Nach meiner Schicht gehen wir Hand in Hand zusammen zur Kita. Da heute Mittwoch ist, verbringt Arlo den Nachmittag zwar eigentlich bei mir, doch wir sind uns einig, dass wir viel lieber mit unseren Brüdern auf den Spielplatz gehen würden. „Mea- Isla", hält meine Freundin mich ein paar Meter vor der Kita auf. Ich lächle sie fragend an. „Was? Und zweite Frage: Wie wolltest du mich grade nennen?" Ich stoße sanft mit meiner Hüfte seitlich gegen ihre. Sie beginnt, nervös auf ihrer Unterlippe zu knabbern, weshalb ich mich vor sie stelle und eine Hand an ihre Wange lege. „Ich weiß, dass du noch nicht willst, dass die Kleinen es wissen", murmel ich, da ich glaube, dass es darum geht.
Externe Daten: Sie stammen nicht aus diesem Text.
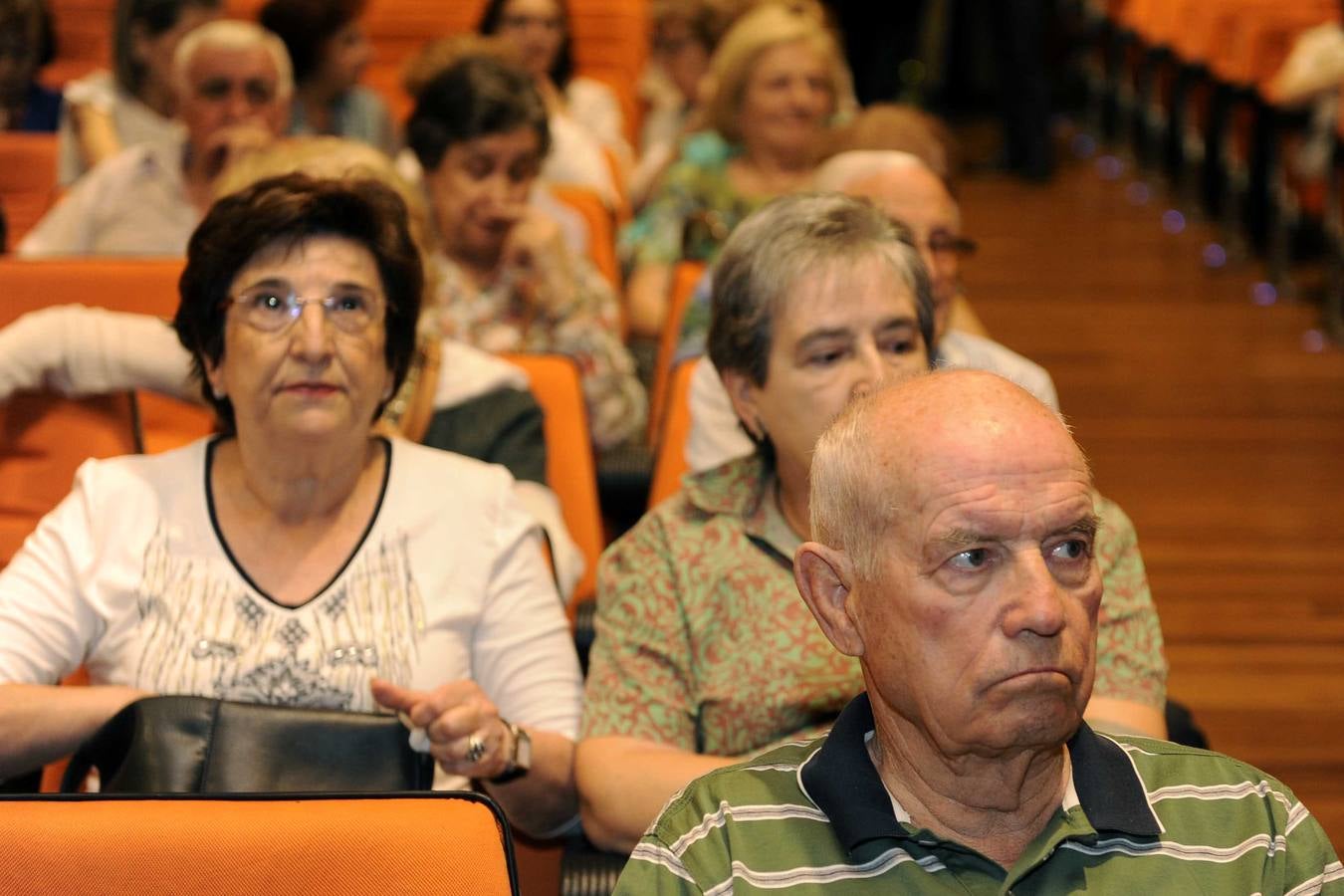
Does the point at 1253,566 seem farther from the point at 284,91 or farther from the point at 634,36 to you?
the point at 634,36

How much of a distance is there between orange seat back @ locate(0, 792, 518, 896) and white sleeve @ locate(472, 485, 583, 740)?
0.61 m

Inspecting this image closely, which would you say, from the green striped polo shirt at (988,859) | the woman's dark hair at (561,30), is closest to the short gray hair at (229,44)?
the woman's dark hair at (561,30)

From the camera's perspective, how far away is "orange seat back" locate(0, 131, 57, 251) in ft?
13.0

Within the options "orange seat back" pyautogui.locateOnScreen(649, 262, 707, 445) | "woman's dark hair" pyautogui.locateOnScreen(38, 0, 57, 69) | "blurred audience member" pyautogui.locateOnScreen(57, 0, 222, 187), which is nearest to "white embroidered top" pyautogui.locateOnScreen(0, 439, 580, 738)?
"orange seat back" pyautogui.locateOnScreen(649, 262, 707, 445)

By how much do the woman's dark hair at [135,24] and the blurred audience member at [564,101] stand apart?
76cm

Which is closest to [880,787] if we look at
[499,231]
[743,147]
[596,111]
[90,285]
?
[90,285]

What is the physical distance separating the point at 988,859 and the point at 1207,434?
357cm

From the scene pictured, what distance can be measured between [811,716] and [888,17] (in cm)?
651

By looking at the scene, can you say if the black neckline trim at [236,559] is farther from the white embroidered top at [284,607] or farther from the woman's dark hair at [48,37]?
the woman's dark hair at [48,37]

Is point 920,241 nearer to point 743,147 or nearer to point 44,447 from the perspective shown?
point 44,447

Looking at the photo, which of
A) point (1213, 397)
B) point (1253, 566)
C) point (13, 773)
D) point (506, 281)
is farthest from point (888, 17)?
point (13, 773)

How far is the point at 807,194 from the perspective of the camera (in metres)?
1.99

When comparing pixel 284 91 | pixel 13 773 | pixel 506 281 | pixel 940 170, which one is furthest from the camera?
pixel 284 91

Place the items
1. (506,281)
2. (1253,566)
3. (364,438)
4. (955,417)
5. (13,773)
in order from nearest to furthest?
(955,417) < (13,773) < (364,438) < (506,281) < (1253,566)
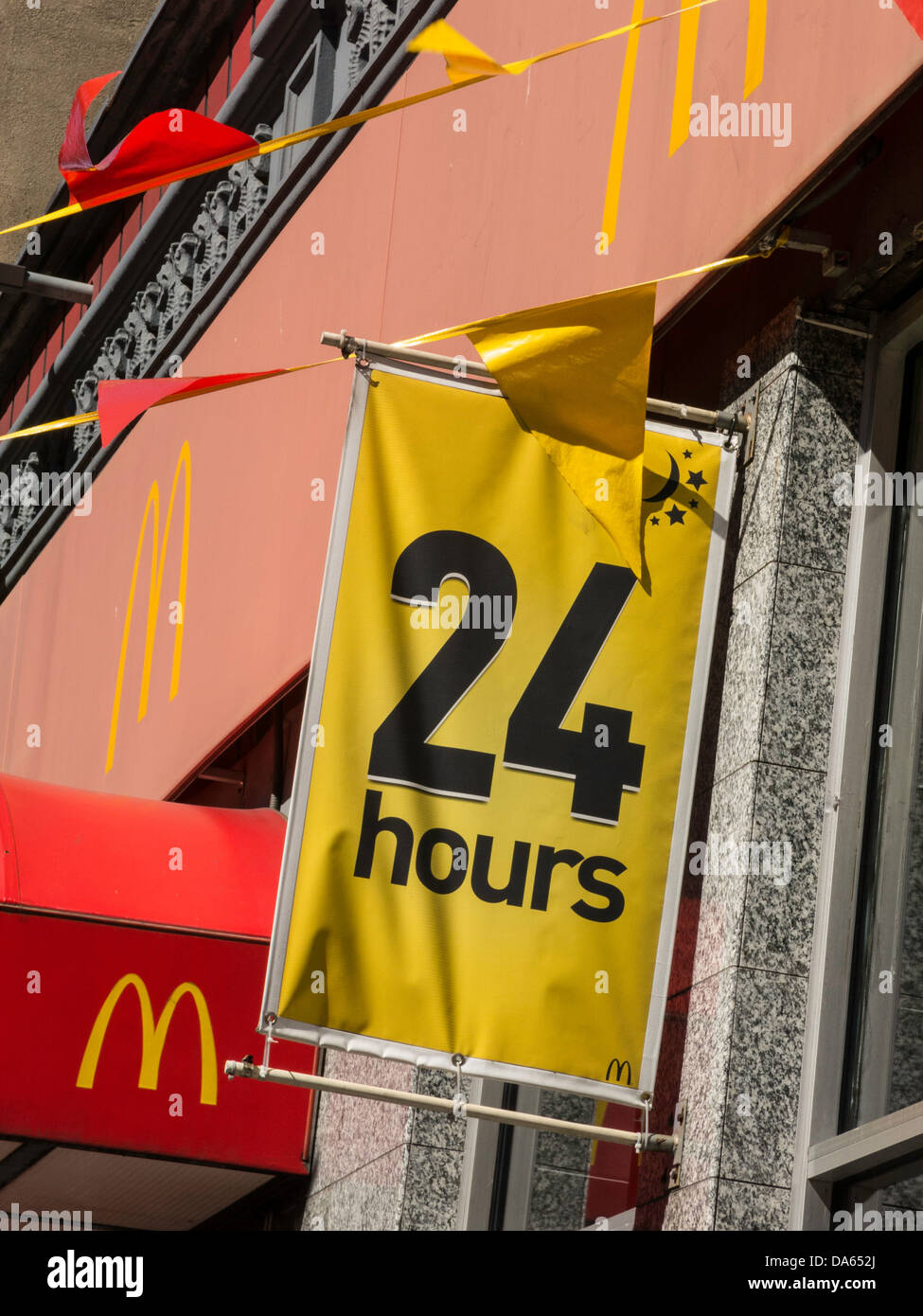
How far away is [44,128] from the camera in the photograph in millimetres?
18391

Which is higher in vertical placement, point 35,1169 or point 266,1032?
point 266,1032

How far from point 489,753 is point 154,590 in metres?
5.93

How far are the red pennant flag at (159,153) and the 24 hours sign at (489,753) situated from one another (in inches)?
31.3

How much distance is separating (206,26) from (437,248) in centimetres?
518

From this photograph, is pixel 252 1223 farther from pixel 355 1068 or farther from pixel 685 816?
pixel 685 816

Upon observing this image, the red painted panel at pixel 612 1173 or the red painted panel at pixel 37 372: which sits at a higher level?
the red painted panel at pixel 37 372

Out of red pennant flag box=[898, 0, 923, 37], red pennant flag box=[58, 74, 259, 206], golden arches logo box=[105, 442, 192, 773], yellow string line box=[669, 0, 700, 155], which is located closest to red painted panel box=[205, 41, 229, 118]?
golden arches logo box=[105, 442, 192, 773]

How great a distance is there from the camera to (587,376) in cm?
468

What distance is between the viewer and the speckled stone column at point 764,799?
4351 mm

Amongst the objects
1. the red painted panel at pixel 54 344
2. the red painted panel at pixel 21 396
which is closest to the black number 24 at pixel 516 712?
the red painted panel at pixel 54 344

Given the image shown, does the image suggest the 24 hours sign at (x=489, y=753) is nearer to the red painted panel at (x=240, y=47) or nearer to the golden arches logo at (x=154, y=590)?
the golden arches logo at (x=154, y=590)

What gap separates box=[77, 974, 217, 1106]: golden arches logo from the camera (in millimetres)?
6344

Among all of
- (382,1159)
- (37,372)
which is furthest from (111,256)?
(382,1159)

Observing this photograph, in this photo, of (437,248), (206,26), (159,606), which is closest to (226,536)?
(159,606)
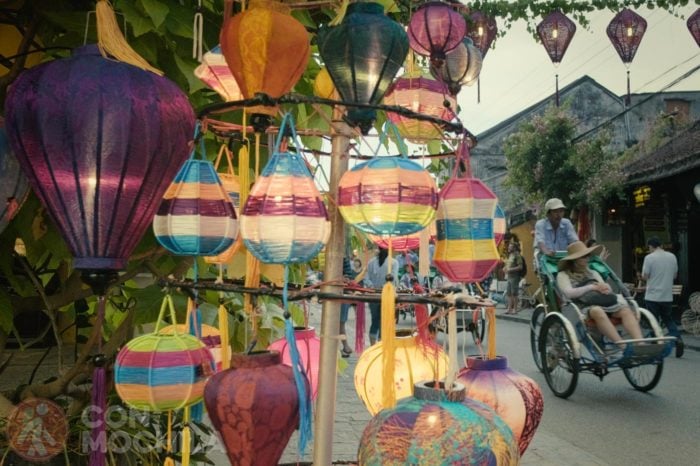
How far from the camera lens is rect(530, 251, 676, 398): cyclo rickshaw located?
241 inches

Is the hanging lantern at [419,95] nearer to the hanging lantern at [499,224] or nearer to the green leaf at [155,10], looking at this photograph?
the hanging lantern at [499,224]

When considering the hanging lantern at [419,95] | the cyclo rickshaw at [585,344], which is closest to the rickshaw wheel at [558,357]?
the cyclo rickshaw at [585,344]

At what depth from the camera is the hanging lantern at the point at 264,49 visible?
1.41 m

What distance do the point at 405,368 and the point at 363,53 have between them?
0.87m

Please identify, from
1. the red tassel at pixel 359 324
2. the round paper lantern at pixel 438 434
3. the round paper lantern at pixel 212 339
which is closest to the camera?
the round paper lantern at pixel 438 434

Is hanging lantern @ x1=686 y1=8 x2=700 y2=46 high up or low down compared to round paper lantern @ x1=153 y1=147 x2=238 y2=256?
up

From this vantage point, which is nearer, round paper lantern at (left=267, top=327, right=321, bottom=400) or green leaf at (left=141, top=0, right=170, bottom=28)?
green leaf at (left=141, top=0, right=170, bottom=28)

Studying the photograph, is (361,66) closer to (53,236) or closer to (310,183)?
(310,183)

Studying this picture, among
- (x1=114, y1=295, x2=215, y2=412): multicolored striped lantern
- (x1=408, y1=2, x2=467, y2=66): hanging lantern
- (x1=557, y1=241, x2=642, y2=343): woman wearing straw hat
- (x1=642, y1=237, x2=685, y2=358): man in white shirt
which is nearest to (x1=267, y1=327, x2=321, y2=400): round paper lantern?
(x1=114, y1=295, x2=215, y2=412): multicolored striped lantern

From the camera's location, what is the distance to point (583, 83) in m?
27.2

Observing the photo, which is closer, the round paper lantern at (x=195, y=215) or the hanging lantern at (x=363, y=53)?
the hanging lantern at (x=363, y=53)

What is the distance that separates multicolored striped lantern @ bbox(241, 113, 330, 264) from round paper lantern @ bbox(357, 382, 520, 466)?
0.39 meters

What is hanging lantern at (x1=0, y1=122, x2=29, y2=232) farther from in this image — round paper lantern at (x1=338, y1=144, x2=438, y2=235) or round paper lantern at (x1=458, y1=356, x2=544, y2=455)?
round paper lantern at (x1=458, y1=356, x2=544, y2=455)

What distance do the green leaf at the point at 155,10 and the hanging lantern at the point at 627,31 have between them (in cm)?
578
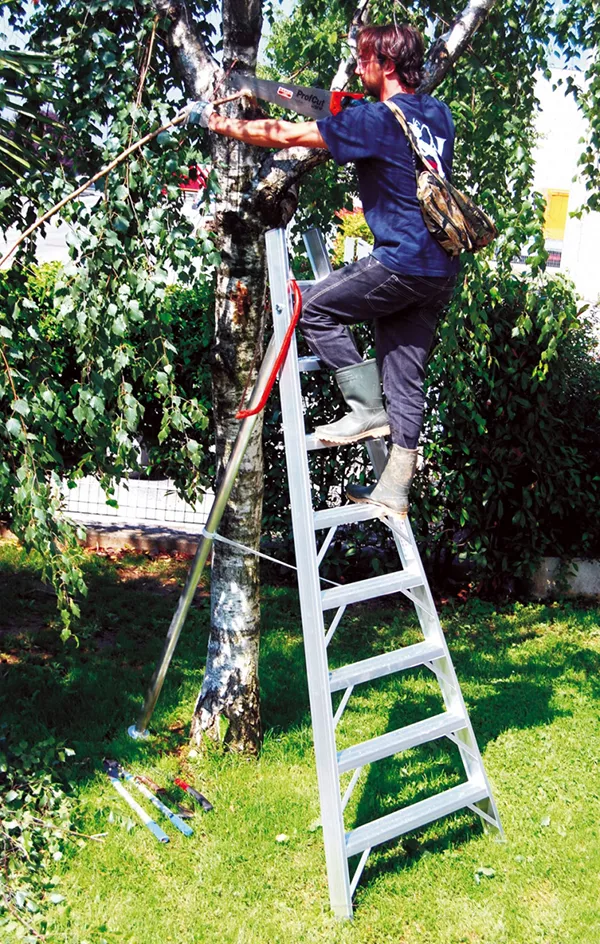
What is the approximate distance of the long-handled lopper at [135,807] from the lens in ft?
12.6

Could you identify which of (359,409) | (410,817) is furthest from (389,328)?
(410,817)

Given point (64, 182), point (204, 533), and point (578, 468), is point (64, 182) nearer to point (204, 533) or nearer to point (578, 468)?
point (204, 533)

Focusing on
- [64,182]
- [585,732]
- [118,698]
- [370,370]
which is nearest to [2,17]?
[64,182]

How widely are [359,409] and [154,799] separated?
1.81m

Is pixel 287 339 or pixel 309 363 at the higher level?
pixel 287 339

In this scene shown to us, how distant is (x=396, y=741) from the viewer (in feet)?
11.9

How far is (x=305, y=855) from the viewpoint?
12.6 ft

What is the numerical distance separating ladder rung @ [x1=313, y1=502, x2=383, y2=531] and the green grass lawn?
51.0 inches

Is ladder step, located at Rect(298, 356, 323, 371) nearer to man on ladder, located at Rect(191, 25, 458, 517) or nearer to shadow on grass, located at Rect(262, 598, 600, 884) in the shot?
man on ladder, located at Rect(191, 25, 458, 517)

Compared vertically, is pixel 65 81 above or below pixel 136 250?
above

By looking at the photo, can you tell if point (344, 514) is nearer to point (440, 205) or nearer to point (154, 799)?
point (440, 205)

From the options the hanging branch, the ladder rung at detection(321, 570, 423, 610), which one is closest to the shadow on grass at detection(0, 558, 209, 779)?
the ladder rung at detection(321, 570, 423, 610)

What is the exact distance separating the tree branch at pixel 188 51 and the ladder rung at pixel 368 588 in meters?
2.12

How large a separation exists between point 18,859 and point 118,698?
1351 millimetres
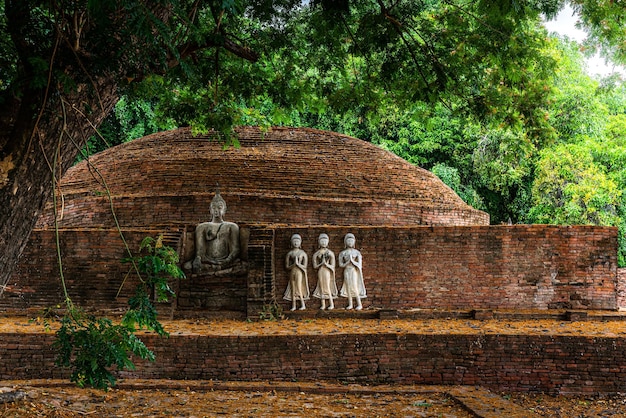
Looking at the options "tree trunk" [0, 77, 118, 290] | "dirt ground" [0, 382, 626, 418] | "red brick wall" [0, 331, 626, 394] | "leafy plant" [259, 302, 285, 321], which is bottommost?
"dirt ground" [0, 382, 626, 418]

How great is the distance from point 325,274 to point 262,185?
3.36 m

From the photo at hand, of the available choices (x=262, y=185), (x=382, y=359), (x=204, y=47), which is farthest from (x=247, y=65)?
(x=262, y=185)

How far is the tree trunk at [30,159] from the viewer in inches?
130

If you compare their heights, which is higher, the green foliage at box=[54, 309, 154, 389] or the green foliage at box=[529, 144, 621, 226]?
the green foliage at box=[529, 144, 621, 226]

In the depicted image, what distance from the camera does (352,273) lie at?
9766mm

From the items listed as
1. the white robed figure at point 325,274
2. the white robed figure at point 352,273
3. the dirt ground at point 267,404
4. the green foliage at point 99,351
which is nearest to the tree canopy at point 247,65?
the green foliage at point 99,351

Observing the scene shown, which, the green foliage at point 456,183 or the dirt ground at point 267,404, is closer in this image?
the dirt ground at point 267,404

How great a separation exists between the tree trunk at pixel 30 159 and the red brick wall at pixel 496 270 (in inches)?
260

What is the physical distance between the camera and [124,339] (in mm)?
3773

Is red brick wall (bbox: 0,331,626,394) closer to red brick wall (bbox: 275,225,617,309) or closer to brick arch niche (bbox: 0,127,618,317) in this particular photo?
brick arch niche (bbox: 0,127,618,317)

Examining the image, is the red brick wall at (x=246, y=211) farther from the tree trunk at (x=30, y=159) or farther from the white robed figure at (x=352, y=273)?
the tree trunk at (x=30, y=159)

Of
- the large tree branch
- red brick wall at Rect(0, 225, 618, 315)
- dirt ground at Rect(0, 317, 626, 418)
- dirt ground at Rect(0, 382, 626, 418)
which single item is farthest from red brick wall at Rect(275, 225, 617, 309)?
the large tree branch

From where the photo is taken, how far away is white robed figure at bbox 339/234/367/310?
973 centimetres

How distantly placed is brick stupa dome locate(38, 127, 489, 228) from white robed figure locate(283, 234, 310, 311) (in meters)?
2.21
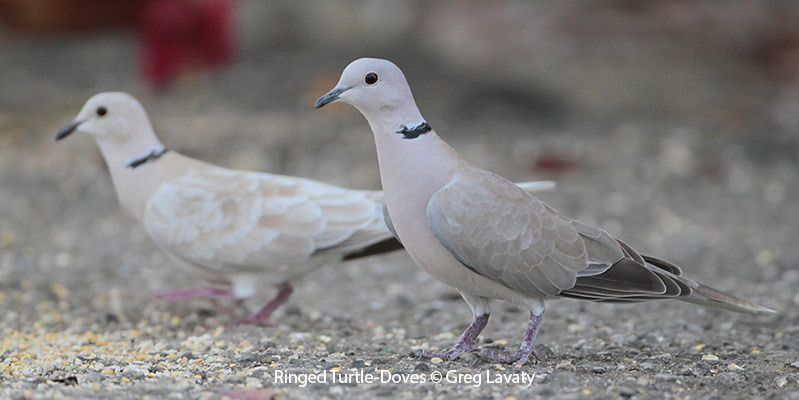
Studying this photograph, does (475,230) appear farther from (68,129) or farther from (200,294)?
(68,129)

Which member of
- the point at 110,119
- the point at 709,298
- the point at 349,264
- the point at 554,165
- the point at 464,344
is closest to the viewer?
the point at 709,298

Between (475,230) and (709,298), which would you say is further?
(709,298)

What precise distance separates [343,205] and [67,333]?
1.17 m

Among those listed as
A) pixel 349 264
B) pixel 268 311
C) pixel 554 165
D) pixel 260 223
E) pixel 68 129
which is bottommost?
pixel 268 311

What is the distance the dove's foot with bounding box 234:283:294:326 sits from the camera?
4.38 metres

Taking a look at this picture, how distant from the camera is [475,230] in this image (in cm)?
320

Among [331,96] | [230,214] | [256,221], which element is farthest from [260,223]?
[331,96]

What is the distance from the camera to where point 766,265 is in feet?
17.7

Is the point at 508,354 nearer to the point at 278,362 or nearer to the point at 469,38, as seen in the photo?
the point at 278,362

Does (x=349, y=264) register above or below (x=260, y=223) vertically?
below

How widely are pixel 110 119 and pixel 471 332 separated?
6.14ft

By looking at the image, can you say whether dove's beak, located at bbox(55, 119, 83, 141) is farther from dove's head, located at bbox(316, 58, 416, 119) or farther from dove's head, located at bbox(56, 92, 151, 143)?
dove's head, located at bbox(316, 58, 416, 119)

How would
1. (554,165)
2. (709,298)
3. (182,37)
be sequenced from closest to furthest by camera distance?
(709,298), (554,165), (182,37)

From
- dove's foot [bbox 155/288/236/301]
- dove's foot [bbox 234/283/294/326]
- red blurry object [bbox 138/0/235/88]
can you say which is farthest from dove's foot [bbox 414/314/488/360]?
red blurry object [bbox 138/0/235/88]
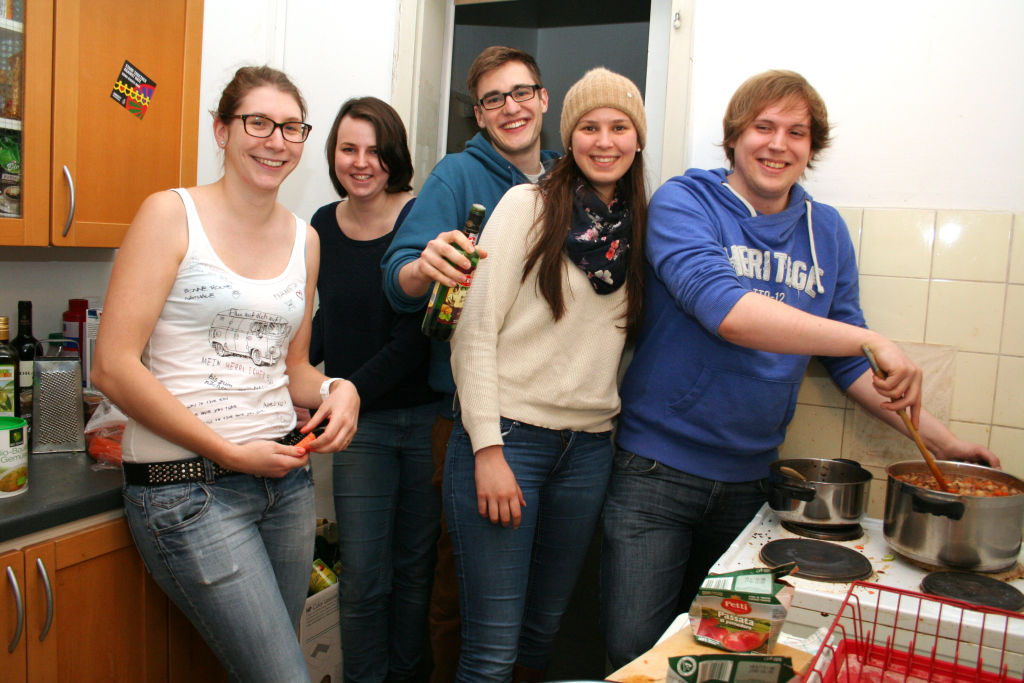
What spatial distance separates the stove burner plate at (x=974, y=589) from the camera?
1143 millimetres

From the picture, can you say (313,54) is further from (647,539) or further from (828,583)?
(828,583)

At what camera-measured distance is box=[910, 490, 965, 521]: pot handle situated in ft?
4.00

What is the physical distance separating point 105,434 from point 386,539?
699mm

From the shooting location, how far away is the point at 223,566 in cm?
124

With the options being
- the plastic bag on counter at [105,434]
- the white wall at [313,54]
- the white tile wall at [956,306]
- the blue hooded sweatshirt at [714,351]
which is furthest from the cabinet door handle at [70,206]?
the white tile wall at [956,306]

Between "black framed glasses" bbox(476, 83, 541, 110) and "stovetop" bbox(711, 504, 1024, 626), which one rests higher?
"black framed glasses" bbox(476, 83, 541, 110)

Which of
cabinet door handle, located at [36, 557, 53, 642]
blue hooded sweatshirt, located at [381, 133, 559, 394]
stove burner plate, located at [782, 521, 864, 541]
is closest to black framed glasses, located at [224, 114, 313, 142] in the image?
blue hooded sweatshirt, located at [381, 133, 559, 394]

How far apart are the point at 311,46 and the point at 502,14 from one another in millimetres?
639

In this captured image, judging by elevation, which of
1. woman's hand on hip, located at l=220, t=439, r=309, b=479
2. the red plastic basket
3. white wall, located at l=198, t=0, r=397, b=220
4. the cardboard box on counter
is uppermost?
white wall, located at l=198, t=0, r=397, b=220

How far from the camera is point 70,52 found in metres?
1.59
Meine Freundin atmet tief durch. „Ja... nein", macht sie dann, dessen Bedeutung ich beim besten Willen nicht verstehe. „Ich wollte es, aber mir ist aufgefallen, dass es eigentlich Quatsch ist und alles nur komplizierter macht", fügt sie leise hinzu. Ihr Blick huscht zwischen meinen Augen hin und her. „Also, wenn das für dich auch okay ist, würde ich es ihnen gern sagen, damit ich gleich deine Hand nicht loslassen muss", wispert sie. Ich gebe ihr einen schnellen Kuss. „Natürlich ist das okay, ich freue mich sogar sehr darüber", gebe ich zurück. Sie lächelt vorsichtig. „Und zur zweiten Frage..."

Sie senkt kurz den Blick, sucht dann jedoch wieder den meinen. „Ich habe dir in meinem Kopf einen Namen gegeben, als ich deinen echten noch nicht wusste und irgendwie... Irgendwie habe ich nicht aufgehört, so über dich zu denken", erklärt sie leise. Ich hebe interessiert meine Augenbrauen. „Klingt cute. Wie nennst du mich denn in deinem Kopf?", will ich wissen. Juna grinst scheu. „Meadow", murmelt sie. Ich beginne zu lächeln. Meadow, das klingt irgendwie toll. „Ich mag einfach die Natur und weite Wiesen besonders, egal, ob es jetzt Blumenwiesen sind oder grüne, und naja, ich mag dich und irgendwie... passt es zu dir", haspelt meine Freundin. Sanft nehme ich ihr Gesicht in meine Hände. „Ich find den Namen sehr schön und finde es unglaublich süß, dass du mich so genannt hast. Und ich habe absolut nichts dagegen, wenn du mich weiter so nennst, sei es in deinem Kopf oder außerhalb dessen", mache ich ihr klar, weshalb sie erleichtert lächelt.

„Gut", haucht sie gegen meine Lippen, nachdem sie sich mir entgegen geneigt hat. „Mir ist das nämlich schon öfter fast rausgerutscht", gesteht sie, ehe sie mich zärtlich, aber doch bestimmt küsst. Mit einem leisen Seufzen schiebe ich sanft meine Zunge in ihren Mund und schlinge meine Arme fest um sie herum. Würden wir nicht die Kinder abholen müssen, hätte ich absolut nichts dagegen, das hier ein bisschen zu vertiefen.